Why Sports Teams Worry About Marijuana Use


Six years ago, I stood in a hotel in Newport Beach, Calif., waiting for Gene Orza to get off the stage. As second in command at the Major League Baseball Players Association, Orza was being pestered with questions about why the union wouldn’t agree to more stringent steroid testing.

Orza was pretty vanilla on stage, but when he stepped in front of my recorder, he grew more animated.

“Let’s assume that [steroids] are a very bad thing to take,” Orza said. “I have no doubt that they are not worse than cigarettes. But I would never say to the clubs as an individual who represents the interests of the players, ‘Gee, I guess by not allowing baseball to suspend and fine players for smoking cigarettes, I am not protecting their health.’ "

Unprompted, Orza continued talking.

“Whether it’s good or bad for you, it’s a far cry to say that because it’s bad for you, you should participate in a structure which allows your employer to punish you for doing something that you shouldn’t be doing,” Orza said. “That’s not my understanding of what unions do for their employees.”

Within minutes of publishing the story, I received emails from readers critical of Orza, including one from Rep. John E. Sweeney (R-NY), who was sponsoring the Anabolic Control Act of 2004.

Every one of these emails seemed to be saying that, as role models, baseball players should be subjected to the most stringent of tests and should be clean. More importantly for baseball fans was the fact that they wanted to believe that what they were watching was real and not what we later learned it to be—an era of juiced up players who statistics were equally as juiced.

It wasn’t only the union’s fault. It was the teams too. They quietly wanted their players to slam home runs and be superheroes. It was undeniably marketable.

Not In the Playbook

The subject of marijuana doesn’t get much attention when it comes to its use by players. But behind the scenes it worries teams.

Sure, a player could break down while using a performance enhancer. It stretches muscles and pushes the boundaries.

But marijuana really doesn’t have any athletic enhancing benefits. By many accounts, it inhibits performance. It impairs memory, hurts coordination and could affect heart rate.

Orza’s point was that teams shouldn’t care about a player’s well being in life. But that’s not true. The player is an investment. Will a player die of lung cancer while he’s playing because he smokes cigarettes? Likely not. But will his decreased lung capacity possibly affect his performance? Maybe. Will a player who smokes marijuana lose all his brain cells and forget how to run certain plays? Not likely. But should it affect how a team looks at that player? Of course.

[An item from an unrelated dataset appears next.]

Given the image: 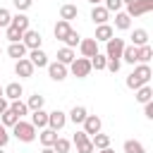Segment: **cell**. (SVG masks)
Instances as JSON below:
<instances>
[{"mask_svg":"<svg viewBox=\"0 0 153 153\" xmlns=\"http://www.w3.org/2000/svg\"><path fill=\"white\" fill-rule=\"evenodd\" d=\"M86 115H88V112H86V108H84V105H74V108L69 110L67 120H69V122H74V124H81V122L86 120Z\"/></svg>","mask_w":153,"mask_h":153,"instance_id":"cell-18","label":"cell"},{"mask_svg":"<svg viewBox=\"0 0 153 153\" xmlns=\"http://www.w3.org/2000/svg\"><path fill=\"white\" fill-rule=\"evenodd\" d=\"M41 153H55V151H53V148H50V146H45V148H43V151H41Z\"/></svg>","mask_w":153,"mask_h":153,"instance_id":"cell-46","label":"cell"},{"mask_svg":"<svg viewBox=\"0 0 153 153\" xmlns=\"http://www.w3.org/2000/svg\"><path fill=\"white\" fill-rule=\"evenodd\" d=\"M91 139V143H93V148L96 151H103V148H110V136L108 134H93V136H88Z\"/></svg>","mask_w":153,"mask_h":153,"instance_id":"cell-22","label":"cell"},{"mask_svg":"<svg viewBox=\"0 0 153 153\" xmlns=\"http://www.w3.org/2000/svg\"><path fill=\"white\" fill-rule=\"evenodd\" d=\"M7 108H10V100H7L5 96H0V115H2V112H5Z\"/></svg>","mask_w":153,"mask_h":153,"instance_id":"cell-45","label":"cell"},{"mask_svg":"<svg viewBox=\"0 0 153 153\" xmlns=\"http://www.w3.org/2000/svg\"><path fill=\"white\" fill-rule=\"evenodd\" d=\"M67 72H69V69H67L65 65H60L57 60H55V62H48V76H50L53 81H65V79H67Z\"/></svg>","mask_w":153,"mask_h":153,"instance_id":"cell-9","label":"cell"},{"mask_svg":"<svg viewBox=\"0 0 153 153\" xmlns=\"http://www.w3.org/2000/svg\"><path fill=\"white\" fill-rule=\"evenodd\" d=\"M91 19H93L96 24H108V19H110V12H108L103 5H93V10H91Z\"/></svg>","mask_w":153,"mask_h":153,"instance_id":"cell-16","label":"cell"},{"mask_svg":"<svg viewBox=\"0 0 153 153\" xmlns=\"http://www.w3.org/2000/svg\"><path fill=\"white\" fill-rule=\"evenodd\" d=\"M33 65L29 62V57H22V60H17L14 62V74L17 76H22V79H29V76H33Z\"/></svg>","mask_w":153,"mask_h":153,"instance_id":"cell-8","label":"cell"},{"mask_svg":"<svg viewBox=\"0 0 153 153\" xmlns=\"http://www.w3.org/2000/svg\"><path fill=\"white\" fill-rule=\"evenodd\" d=\"M105 65H108V57L103 55V53H96L93 57H91V69H105Z\"/></svg>","mask_w":153,"mask_h":153,"instance_id":"cell-35","label":"cell"},{"mask_svg":"<svg viewBox=\"0 0 153 153\" xmlns=\"http://www.w3.org/2000/svg\"><path fill=\"white\" fill-rule=\"evenodd\" d=\"M76 14H79L76 5H62L60 7V19L62 22H72V19H76Z\"/></svg>","mask_w":153,"mask_h":153,"instance_id":"cell-25","label":"cell"},{"mask_svg":"<svg viewBox=\"0 0 153 153\" xmlns=\"http://www.w3.org/2000/svg\"><path fill=\"white\" fill-rule=\"evenodd\" d=\"M67 69L72 72V76H76V79H86V76L91 74V60H86V57H74V62H72Z\"/></svg>","mask_w":153,"mask_h":153,"instance_id":"cell-4","label":"cell"},{"mask_svg":"<svg viewBox=\"0 0 153 153\" xmlns=\"http://www.w3.org/2000/svg\"><path fill=\"white\" fill-rule=\"evenodd\" d=\"M22 43L26 45V50H36V48H41L43 38H41V33H38L36 29H26L24 36H22Z\"/></svg>","mask_w":153,"mask_h":153,"instance_id":"cell-7","label":"cell"},{"mask_svg":"<svg viewBox=\"0 0 153 153\" xmlns=\"http://www.w3.org/2000/svg\"><path fill=\"white\" fill-rule=\"evenodd\" d=\"M29 62L33 65V67H48V55L41 50V48H36V50H29Z\"/></svg>","mask_w":153,"mask_h":153,"instance_id":"cell-15","label":"cell"},{"mask_svg":"<svg viewBox=\"0 0 153 153\" xmlns=\"http://www.w3.org/2000/svg\"><path fill=\"white\" fill-rule=\"evenodd\" d=\"M153 10V0H134V2H129L127 5V17H143V14H148Z\"/></svg>","mask_w":153,"mask_h":153,"instance_id":"cell-5","label":"cell"},{"mask_svg":"<svg viewBox=\"0 0 153 153\" xmlns=\"http://www.w3.org/2000/svg\"><path fill=\"white\" fill-rule=\"evenodd\" d=\"M74 57H76V55H74L72 48H60V50H57V62L65 65V67H69V65L74 62Z\"/></svg>","mask_w":153,"mask_h":153,"instance_id":"cell-24","label":"cell"},{"mask_svg":"<svg viewBox=\"0 0 153 153\" xmlns=\"http://www.w3.org/2000/svg\"><path fill=\"white\" fill-rule=\"evenodd\" d=\"M81 124H84V131H86L88 136H93V134L100 131V124H103V122H100L98 115H86V120H84Z\"/></svg>","mask_w":153,"mask_h":153,"instance_id":"cell-12","label":"cell"},{"mask_svg":"<svg viewBox=\"0 0 153 153\" xmlns=\"http://www.w3.org/2000/svg\"><path fill=\"white\" fill-rule=\"evenodd\" d=\"M79 41H81V36L72 29V31L67 33V38H65V48H72V50H74V45H79Z\"/></svg>","mask_w":153,"mask_h":153,"instance_id":"cell-38","label":"cell"},{"mask_svg":"<svg viewBox=\"0 0 153 153\" xmlns=\"http://www.w3.org/2000/svg\"><path fill=\"white\" fill-rule=\"evenodd\" d=\"M98 153H115L112 148H103V151H98Z\"/></svg>","mask_w":153,"mask_h":153,"instance_id":"cell-47","label":"cell"},{"mask_svg":"<svg viewBox=\"0 0 153 153\" xmlns=\"http://www.w3.org/2000/svg\"><path fill=\"white\" fill-rule=\"evenodd\" d=\"M122 5H124L122 0H105L103 7H105L108 12H122Z\"/></svg>","mask_w":153,"mask_h":153,"instance_id":"cell-39","label":"cell"},{"mask_svg":"<svg viewBox=\"0 0 153 153\" xmlns=\"http://www.w3.org/2000/svg\"><path fill=\"white\" fill-rule=\"evenodd\" d=\"M131 26V17H127V12H115V29L127 31Z\"/></svg>","mask_w":153,"mask_h":153,"instance_id":"cell-27","label":"cell"},{"mask_svg":"<svg viewBox=\"0 0 153 153\" xmlns=\"http://www.w3.org/2000/svg\"><path fill=\"white\" fill-rule=\"evenodd\" d=\"M79 50H81V57L91 60V57L98 53V43H96V38H84V41H79Z\"/></svg>","mask_w":153,"mask_h":153,"instance_id":"cell-11","label":"cell"},{"mask_svg":"<svg viewBox=\"0 0 153 153\" xmlns=\"http://www.w3.org/2000/svg\"><path fill=\"white\" fill-rule=\"evenodd\" d=\"M50 148H53L55 153H69V148H72V141H67V139H60V136H57V141H55Z\"/></svg>","mask_w":153,"mask_h":153,"instance_id":"cell-36","label":"cell"},{"mask_svg":"<svg viewBox=\"0 0 153 153\" xmlns=\"http://www.w3.org/2000/svg\"><path fill=\"white\" fill-rule=\"evenodd\" d=\"M0 153H5V151H2V148H0Z\"/></svg>","mask_w":153,"mask_h":153,"instance_id":"cell-52","label":"cell"},{"mask_svg":"<svg viewBox=\"0 0 153 153\" xmlns=\"http://www.w3.org/2000/svg\"><path fill=\"white\" fill-rule=\"evenodd\" d=\"M151 76H153V69L148 67V65H136L134 67V72L127 76V88H131V91H136V88H141V86H146L148 81H151Z\"/></svg>","mask_w":153,"mask_h":153,"instance_id":"cell-1","label":"cell"},{"mask_svg":"<svg viewBox=\"0 0 153 153\" xmlns=\"http://www.w3.org/2000/svg\"><path fill=\"white\" fill-rule=\"evenodd\" d=\"M151 57H153V48L151 45H141L139 48V65H148Z\"/></svg>","mask_w":153,"mask_h":153,"instance_id":"cell-37","label":"cell"},{"mask_svg":"<svg viewBox=\"0 0 153 153\" xmlns=\"http://www.w3.org/2000/svg\"><path fill=\"white\" fill-rule=\"evenodd\" d=\"M22 36H24V33H22L17 26H12V24L5 29V38H7L10 43H19V41H22Z\"/></svg>","mask_w":153,"mask_h":153,"instance_id":"cell-34","label":"cell"},{"mask_svg":"<svg viewBox=\"0 0 153 153\" xmlns=\"http://www.w3.org/2000/svg\"><path fill=\"white\" fill-rule=\"evenodd\" d=\"M22 93H24V88H22L19 81H12V84H7V86L2 88V96H5L7 100H19Z\"/></svg>","mask_w":153,"mask_h":153,"instance_id":"cell-14","label":"cell"},{"mask_svg":"<svg viewBox=\"0 0 153 153\" xmlns=\"http://www.w3.org/2000/svg\"><path fill=\"white\" fill-rule=\"evenodd\" d=\"M17 122H19V117H17V115H14V112H12L10 108H7V110H5L2 115H0V124H2L5 129H12V127H14Z\"/></svg>","mask_w":153,"mask_h":153,"instance_id":"cell-29","label":"cell"},{"mask_svg":"<svg viewBox=\"0 0 153 153\" xmlns=\"http://www.w3.org/2000/svg\"><path fill=\"white\" fill-rule=\"evenodd\" d=\"M7 141H10V131L0 124V148H5V146H7Z\"/></svg>","mask_w":153,"mask_h":153,"instance_id":"cell-43","label":"cell"},{"mask_svg":"<svg viewBox=\"0 0 153 153\" xmlns=\"http://www.w3.org/2000/svg\"><path fill=\"white\" fill-rule=\"evenodd\" d=\"M72 143L76 146V153H93V151H96V148H93V143H91V139H88V134H86L84 129L74 134Z\"/></svg>","mask_w":153,"mask_h":153,"instance_id":"cell-6","label":"cell"},{"mask_svg":"<svg viewBox=\"0 0 153 153\" xmlns=\"http://www.w3.org/2000/svg\"><path fill=\"white\" fill-rule=\"evenodd\" d=\"M122 60L124 62H129V65H136L139 62V48L136 45H124V50H122Z\"/></svg>","mask_w":153,"mask_h":153,"instance_id":"cell-21","label":"cell"},{"mask_svg":"<svg viewBox=\"0 0 153 153\" xmlns=\"http://www.w3.org/2000/svg\"><path fill=\"white\" fill-rule=\"evenodd\" d=\"M31 124L36 127V129H45L48 127V112L41 108V110H33L31 112Z\"/></svg>","mask_w":153,"mask_h":153,"instance_id":"cell-17","label":"cell"},{"mask_svg":"<svg viewBox=\"0 0 153 153\" xmlns=\"http://www.w3.org/2000/svg\"><path fill=\"white\" fill-rule=\"evenodd\" d=\"M122 2H127V5H129V2H134V0H122Z\"/></svg>","mask_w":153,"mask_h":153,"instance_id":"cell-49","label":"cell"},{"mask_svg":"<svg viewBox=\"0 0 153 153\" xmlns=\"http://www.w3.org/2000/svg\"><path fill=\"white\" fill-rule=\"evenodd\" d=\"M112 36H115V29H112L110 24H98V26H96V36H93V38H96V43H100V41H103V43H108Z\"/></svg>","mask_w":153,"mask_h":153,"instance_id":"cell-13","label":"cell"},{"mask_svg":"<svg viewBox=\"0 0 153 153\" xmlns=\"http://www.w3.org/2000/svg\"><path fill=\"white\" fill-rule=\"evenodd\" d=\"M124 153H146V148H143L141 141H136V139H127V141H124Z\"/></svg>","mask_w":153,"mask_h":153,"instance_id":"cell-31","label":"cell"},{"mask_svg":"<svg viewBox=\"0 0 153 153\" xmlns=\"http://www.w3.org/2000/svg\"><path fill=\"white\" fill-rule=\"evenodd\" d=\"M12 2H14V7H17L19 12H26V10L31 7V2H33V0H12Z\"/></svg>","mask_w":153,"mask_h":153,"instance_id":"cell-41","label":"cell"},{"mask_svg":"<svg viewBox=\"0 0 153 153\" xmlns=\"http://www.w3.org/2000/svg\"><path fill=\"white\" fill-rule=\"evenodd\" d=\"M10 110H12L19 120H22L24 115H29V108H26V103H24L22 98H19V100H10Z\"/></svg>","mask_w":153,"mask_h":153,"instance_id":"cell-30","label":"cell"},{"mask_svg":"<svg viewBox=\"0 0 153 153\" xmlns=\"http://www.w3.org/2000/svg\"><path fill=\"white\" fill-rule=\"evenodd\" d=\"M0 55H2V48H0Z\"/></svg>","mask_w":153,"mask_h":153,"instance_id":"cell-51","label":"cell"},{"mask_svg":"<svg viewBox=\"0 0 153 153\" xmlns=\"http://www.w3.org/2000/svg\"><path fill=\"white\" fill-rule=\"evenodd\" d=\"M143 115H146L148 120H153V100H148V103H143Z\"/></svg>","mask_w":153,"mask_h":153,"instance_id":"cell-44","label":"cell"},{"mask_svg":"<svg viewBox=\"0 0 153 153\" xmlns=\"http://www.w3.org/2000/svg\"><path fill=\"white\" fill-rule=\"evenodd\" d=\"M136 100L139 103H148V100H153V88L146 84V86H141V88H136Z\"/></svg>","mask_w":153,"mask_h":153,"instance_id":"cell-32","label":"cell"},{"mask_svg":"<svg viewBox=\"0 0 153 153\" xmlns=\"http://www.w3.org/2000/svg\"><path fill=\"white\" fill-rule=\"evenodd\" d=\"M26 45L19 41V43H10V48H7V55L10 57H14V60H22V57H26Z\"/></svg>","mask_w":153,"mask_h":153,"instance_id":"cell-20","label":"cell"},{"mask_svg":"<svg viewBox=\"0 0 153 153\" xmlns=\"http://www.w3.org/2000/svg\"><path fill=\"white\" fill-rule=\"evenodd\" d=\"M65 124H67V115H65L62 110H53V112H48V127H50L53 131H60Z\"/></svg>","mask_w":153,"mask_h":153,"instance_id":"cell-10","label":"cell"},{"mask_svg":"<svg viewBox=\"0 0 153 153\" xmlns=\"http://www.w3.org/2000/svg\"><path fill=\"white\" fill-rule=\"evenodd\" d=\"M29 22H31V19H29V17L24 14V12H17V14L12 17V22H10V24H12V26H17V29H19L22 33H24V31L29 29Z\"/></svg>","mask_w":153,"mask_h":153,"instance_id":"cell-26","label":"cell"},{"mask_svg":"<svg viewBox=\"0 0 153 153\" xmlns=\"http://www.w3.org/2000/svg\"><path fill=\"white\" fill-rule=\"evenodd\" d=\"M0 96H2V88H0Z\"/></svg>","mask_w":153,"mask_h":153,"instance_id":"cell-50","label":"cell"},{"mask_svg":"<svg viewBox=\"0 0 153 153\" xmlns=\"http://www.w3.org/2000/svg\"><path fill=\"white\" fill-rule=\"evenodd\" d=\"M131 45H136V48L148 45V31H146V29H134V33H131Z\"/></svg>","mask_w":153,"mask_h":153,"instance_id":"cell-23","label":"cell"},{"mask_svg":"<svg viewBox=\"0 0 153 153\" xmlns=\"http://www.w3.org/2000/svg\"><path fill=\"white\" fill-rule=\"evenodd\" d=\"M124 38H117V36H112L108 43H105V57L108 60H117V62H122V50H124Z\"/></svg>","mask_w":153,"mask_h":153,"instance_id":"cell-3","label":"cell"},{"mask_svg":"<svg viewBox=\"0 0 153 153\" xmlns=\"http://www.w3.org/2000/svg\"><path fill=\"white\" fill-rule=\"evenodd\" d=\"M69 31H72V26H69V22H62V19H60V22L55 24V29H53V33H55V38H57V41H65Z\"/></svg>","mask_w":153,"mask_h":153,"instance_id":"cell-28","label":"cell"},{"mask_svg":"<svg viewBox=\"0 0 153 153\" xmlns=\"http://www.w3.org/2000/svg\"><path fill=\"white\" fill-rule=\"evenodd\" d=\"M12 134H14L19 141H24V143H31V141L36 139V127H33L31 122H24V120H19V122L12 127Z\"/></svg>","mask_w":153,"mask_h":153,"instance_id":"cell-2","label":"cell"},{"mask_svg":"<svg viewBox=\"0 0 153 153\" xmlns=\"http://www.w3.org/2000/svg\"><path fill=\"white\" fill-rule=\"evenodd\" d=\"M88 2H91V5H100L103 0H88Z\"/></svg>","mask_w":153,"mask_h":153,"instance_id":"cell-48","label":"cell"},{"mask_svg":"<svg viewBox=\"0 0 153 153\" xmlns=\"http://www.w3.org/2000/svg\"><path fill=\"white\" fill-rule=\"evenodd\" d=\"M120 67H122V62H117V60H108V65H105V69H108V72H112V74H117V72H120Z\"/></svg>","mask_w":153,"mask_h":153,"instance_id":"cell-42","label":"cell"},{"mask_svg":"<svg viewBox=\"0 0 153 153\" xmlns=\"http://www.w3.org/2000/svg\"><path fill=\"white\" fill-rule=\"evenodd\" d=\"M38 141H41V146H43V148H45V146H53V143L57 141V131H53L50 127H45V129H41Z\"/></svg>","mask_w":153,"mask_h":153,"instance_id":"cell-19","label":"cell"},{"mask_svg":"<svg viewBox=\"0 0 153 153\" xmlns=\"http://www.w3.org/2000/svg\"><path fill=\"white\" fill-rule=\"evenodd\" d=\"M10 22H12V14H10V10L0 7V29H7V26H10Z\"/></svg>","mask_w":153,"mask_h":153,"instance_id":"cell-40","label":"cell"},{"mask_svg":"<svg viewBox=\"0 0 153 153\" xmlns=\"http://www.w3.org/2000/svg\"><path fill=\"white\" fill-rule=\"evenodd\" d=\"M43 103H45V98H43L41 93H33V96H29V100H26V108L33 112V110H41V108H43Z\"/></svg>","mask_w":153,"mask_h":153,"instance_id":"cell-33","label":"cell"}]
</instances>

The issue is that unlike testing of performance-enhancing drugs, drugs of abuse—like marijuana—are not frequently tested among the sports leagues.

And that’s really where the problem comes in.

Draft Picks Suspect

Now is the time of year where the marijuana discussion will get the most talk. Why? Because it’s the National Football League and National Basketball Association drafts and knowing which players have a history of smoking weed is one of the many things that teams look at.

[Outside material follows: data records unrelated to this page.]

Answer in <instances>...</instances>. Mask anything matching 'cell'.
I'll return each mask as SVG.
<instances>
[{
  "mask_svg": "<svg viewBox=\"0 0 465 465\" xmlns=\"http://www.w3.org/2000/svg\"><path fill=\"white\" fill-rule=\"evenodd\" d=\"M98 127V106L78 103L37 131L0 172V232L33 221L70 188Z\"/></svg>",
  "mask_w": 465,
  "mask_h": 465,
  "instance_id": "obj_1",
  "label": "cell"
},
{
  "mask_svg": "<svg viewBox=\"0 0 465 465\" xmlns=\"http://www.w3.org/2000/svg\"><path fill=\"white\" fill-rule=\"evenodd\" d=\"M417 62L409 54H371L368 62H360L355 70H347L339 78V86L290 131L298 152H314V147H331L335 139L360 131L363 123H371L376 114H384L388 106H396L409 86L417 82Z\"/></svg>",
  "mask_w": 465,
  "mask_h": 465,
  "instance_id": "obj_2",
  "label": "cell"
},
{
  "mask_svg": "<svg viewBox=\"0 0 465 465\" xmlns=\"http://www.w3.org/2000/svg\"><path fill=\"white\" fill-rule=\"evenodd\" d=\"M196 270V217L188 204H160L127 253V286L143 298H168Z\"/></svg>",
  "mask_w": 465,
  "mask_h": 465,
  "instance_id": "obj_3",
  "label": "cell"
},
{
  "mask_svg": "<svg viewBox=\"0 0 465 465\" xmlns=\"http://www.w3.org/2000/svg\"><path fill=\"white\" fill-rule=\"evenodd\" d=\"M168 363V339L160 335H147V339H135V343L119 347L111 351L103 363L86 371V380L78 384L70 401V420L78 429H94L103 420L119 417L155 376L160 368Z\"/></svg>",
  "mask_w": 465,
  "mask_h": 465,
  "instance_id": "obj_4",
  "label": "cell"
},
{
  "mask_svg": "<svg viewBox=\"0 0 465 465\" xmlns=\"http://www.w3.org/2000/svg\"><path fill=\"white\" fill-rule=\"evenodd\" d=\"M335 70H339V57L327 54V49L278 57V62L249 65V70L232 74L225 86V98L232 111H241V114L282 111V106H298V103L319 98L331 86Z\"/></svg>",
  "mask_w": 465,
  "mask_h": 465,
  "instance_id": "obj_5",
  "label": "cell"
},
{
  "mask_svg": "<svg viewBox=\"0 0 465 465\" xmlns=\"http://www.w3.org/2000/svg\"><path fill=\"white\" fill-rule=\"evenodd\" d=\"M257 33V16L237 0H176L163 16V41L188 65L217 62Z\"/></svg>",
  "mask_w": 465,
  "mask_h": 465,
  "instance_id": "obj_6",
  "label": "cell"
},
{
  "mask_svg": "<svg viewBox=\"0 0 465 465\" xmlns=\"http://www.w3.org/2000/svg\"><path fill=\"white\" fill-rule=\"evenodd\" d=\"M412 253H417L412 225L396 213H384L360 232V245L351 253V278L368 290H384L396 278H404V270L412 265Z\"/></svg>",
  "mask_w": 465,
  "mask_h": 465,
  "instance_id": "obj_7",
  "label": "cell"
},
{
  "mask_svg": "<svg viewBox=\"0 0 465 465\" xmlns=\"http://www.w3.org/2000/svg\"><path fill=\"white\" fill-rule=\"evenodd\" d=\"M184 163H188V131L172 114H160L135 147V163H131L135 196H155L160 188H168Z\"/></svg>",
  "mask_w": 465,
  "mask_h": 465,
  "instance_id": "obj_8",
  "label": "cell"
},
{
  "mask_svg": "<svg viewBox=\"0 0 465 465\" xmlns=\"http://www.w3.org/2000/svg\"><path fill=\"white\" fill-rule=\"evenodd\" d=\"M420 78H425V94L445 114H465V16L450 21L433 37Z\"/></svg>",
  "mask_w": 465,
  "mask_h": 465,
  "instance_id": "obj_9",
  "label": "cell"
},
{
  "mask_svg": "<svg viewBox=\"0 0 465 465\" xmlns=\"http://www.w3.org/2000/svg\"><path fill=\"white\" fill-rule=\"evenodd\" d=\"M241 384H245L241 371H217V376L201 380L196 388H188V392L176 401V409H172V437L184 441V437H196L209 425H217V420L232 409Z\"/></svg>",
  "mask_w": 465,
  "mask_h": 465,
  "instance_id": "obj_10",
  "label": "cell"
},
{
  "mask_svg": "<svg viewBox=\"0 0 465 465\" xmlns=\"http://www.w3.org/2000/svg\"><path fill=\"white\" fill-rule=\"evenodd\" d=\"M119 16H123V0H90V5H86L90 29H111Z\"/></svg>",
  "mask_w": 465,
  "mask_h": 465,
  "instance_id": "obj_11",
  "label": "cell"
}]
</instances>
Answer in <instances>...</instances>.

Sports Illustrated’s Don Banks recently wrote that NFL talent evaluators are concerned about the draft class for next week’s draft because of “the increased number of prospects who have a history of marijuana use in their background.”

According to Banks, at least ten players who could be potential first-round picks were red-flagged for marijuana use.

What teams choose to do with that information is up to them, but with the amount of money being thrown at these players, there’s fewer and fewer people who will fall on the side of Orza’s side of the argument. What the players do that could help or hurt their performance in either way will now always be the business of the teams.

After all, in the first round of the NFL draft alone, more than $200 million in guaranteed money will be thrown about and marijuana use history might be just as important for some teams as the time the player scored on the 40.